Some warn this lifestyle -- which dates from around the 1940s when poor Spaniards would work two jobs to make ends meet -- is harming their personal lives now.

It leads to a lower quality of life, less time spent with the family and lower birth rates, more accidents at work and more school drop-outs because children go to bed too late, the economist says.

Her words echo warnings in a report recently approved by parliament, which called for Spain to turn back its clocks, jumping west an hour to the same time zone as Britain and Portugal.

Despite lying far to the west of Europe in a line with those countries, mainland Spain has been in the same time zone as central Europe since 1942, when Francisco Franco's fascist government adopted it in line with Nazi Germany.

Ignacio Buqueras, chairman of the commission that drew up the report, said Spain needs a "rational timetable... eight hours for work, eight hours for rest and eight hours for other activities".

"The fact that Spain for more than 71 years has not been in the correct time zone causes us to get up too early and sleep on average one hour less than the time recommended by the World Health Organisation," said his report.

"Our timetable is determined more by the sun than by the clock. We eat at one o'clock in the afternoon and dine at eight, according to the sun, but the clock says it is three o'clock and 10 o'clock," the text said.

Shifting the time zone would give Spain "more time for the family, for training, for personal life and leisure and would avoid wasted time during the workday," the report said.

"The results would bring us into line with Europe in many respects in which we currently differ, particularly in productivity and competitiveness, in having a balanced family life and in sharing family duties."

The report proposes that the government promote a more regular working day "with a maximum one-hour break for lunch, preferably from 1:00 to 2:00 pm,which would also make the mid-morning coffee break unnecessary".

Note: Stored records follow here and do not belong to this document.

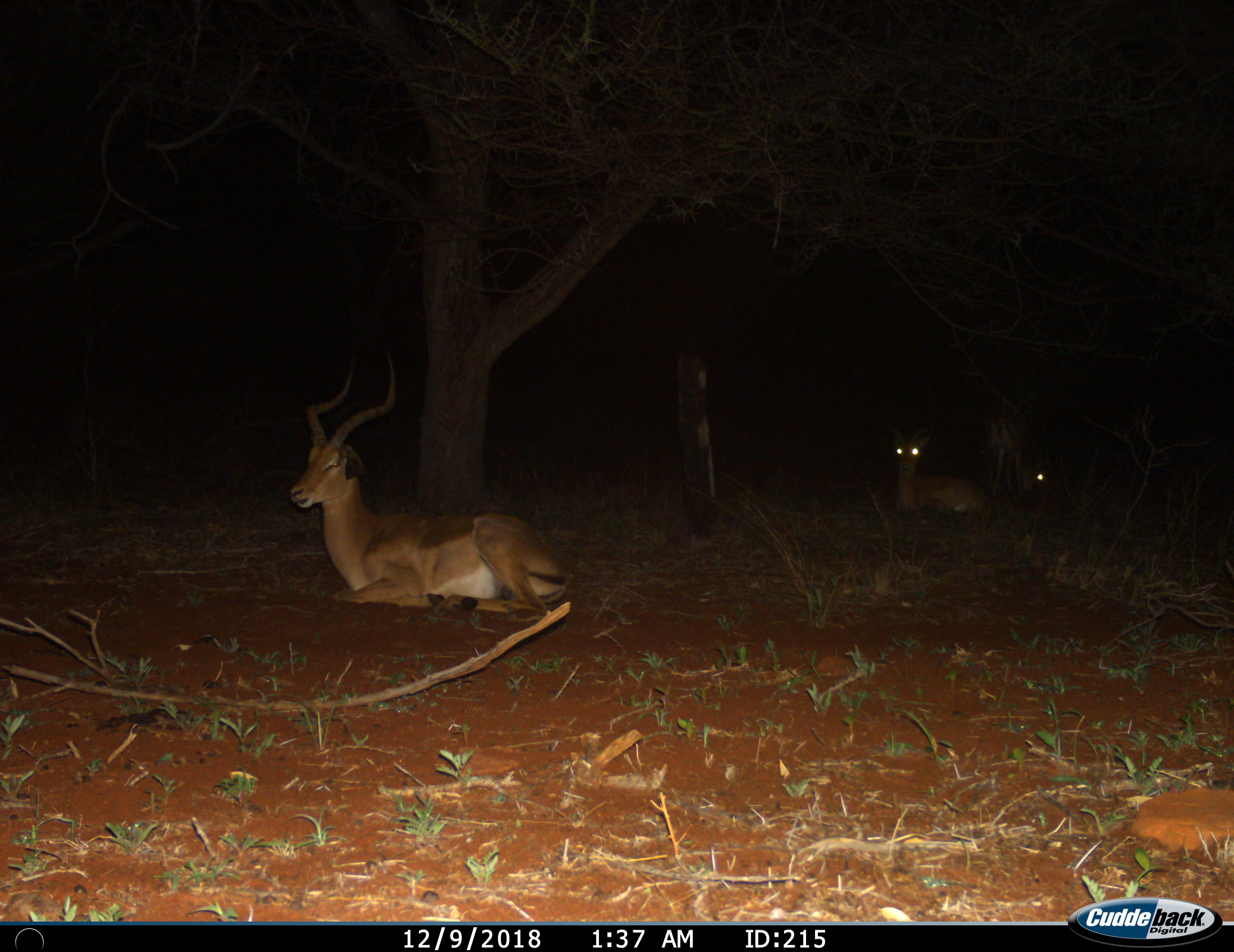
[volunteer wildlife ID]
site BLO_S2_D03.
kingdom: Animalia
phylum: Chordata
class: Mammalia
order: Artiodactyla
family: Bovidae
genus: Aepyceros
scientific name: Aepyceros melampus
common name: impala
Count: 3.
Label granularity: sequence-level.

These old habits will be hard to break, however.

Buqueras says that most public offices ignore existing regulations that require them to finish the working day at 6:00 pm -- though some are starting to change.

Madrid town hall has imposed a 5:00 pm finish since 2010 -- reining it in from 7:00 pm previously. This has led to "savings of about 30 percent in the electricity bill for the lights and computers", says spokesman Nacho Garcia Salgado.

In the private sector, the big energy company Iberdrola has imposed working hours of 7:15 am to 3:30 pm, where the day used to last until 6:30 pm.

That leaves workers "the afternoon free to attend to their personal life", says Angeles Alcazar, the company's social projects manager.

Since then, "accidents at work have decreased by 10 percent" and productivity has risen, with 500,000 work-hours estimated to have been saved.

"There is still much left to do," Alcazar said.

"We are one of the countries that works the most hours but comes out the least productive."

Proponents of a change say prime time broadcasts should be brought forward, particularly films and football matches which sometimes kick off as late as 11:00 pm.

The shake-up would be particularly difficult in the current economic crisis, when "for economic reasons, salaries are being cut and workdays are getting longer," says Angels Valls, a researcher in labour relations at the business school ESADE.

"It is a cultural matter, and the historical roots are hard to change."